··· Dataset excerpts

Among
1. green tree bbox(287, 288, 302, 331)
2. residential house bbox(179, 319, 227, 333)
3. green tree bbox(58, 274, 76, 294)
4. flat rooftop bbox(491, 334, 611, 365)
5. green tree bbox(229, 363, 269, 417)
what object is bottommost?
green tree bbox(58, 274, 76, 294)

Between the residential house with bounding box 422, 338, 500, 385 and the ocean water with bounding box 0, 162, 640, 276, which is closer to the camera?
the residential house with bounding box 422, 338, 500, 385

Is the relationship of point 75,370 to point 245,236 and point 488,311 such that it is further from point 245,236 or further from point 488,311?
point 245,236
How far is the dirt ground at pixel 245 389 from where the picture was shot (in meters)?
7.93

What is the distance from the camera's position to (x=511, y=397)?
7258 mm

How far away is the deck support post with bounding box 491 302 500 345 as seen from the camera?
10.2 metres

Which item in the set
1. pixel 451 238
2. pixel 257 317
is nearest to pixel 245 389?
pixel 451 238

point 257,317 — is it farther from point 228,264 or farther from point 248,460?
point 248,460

······

> [To do] Copy the data from its first line through the line containing "10.2 metres", substituting "sandy ground" for "dirt ground" and keeping everything else the same.

> [The completed task]
Among
1. green tree bbox(287, 288, 302, 331)
2. residential house bbox(179, 319, 227, 333)
3. green tree bbox(58, 274, 76, 294)
4. flat rooftop bbox(491, 334, 611, 365)
5. green tree bbox(229, 363, 269, 417)
what object is bottommost?
green tree bbox(58, 274, 76, 294)

Between the residential house with bounding box 422, 338, 500, 385 and the ocean water with bounding box 0, 162, 640, 276, which is closer to the camera?
the residential house with bounding box 422, 338, 500, 385

Is the relationship of point 75,370 to point 245,236 and point 488,311 such that it is further from point 245,236 or further from point 488,311?
point 245,236
How far is the sandy ground at pixel 245 389 from where the picture was shot (in meters)?
7.93

What is the distance from the camera's position to (x=511, y=397)?
7258 mm

How far away is the deck support post with bounding box 491 302 500 345 as seen from the camera?
10.2 metres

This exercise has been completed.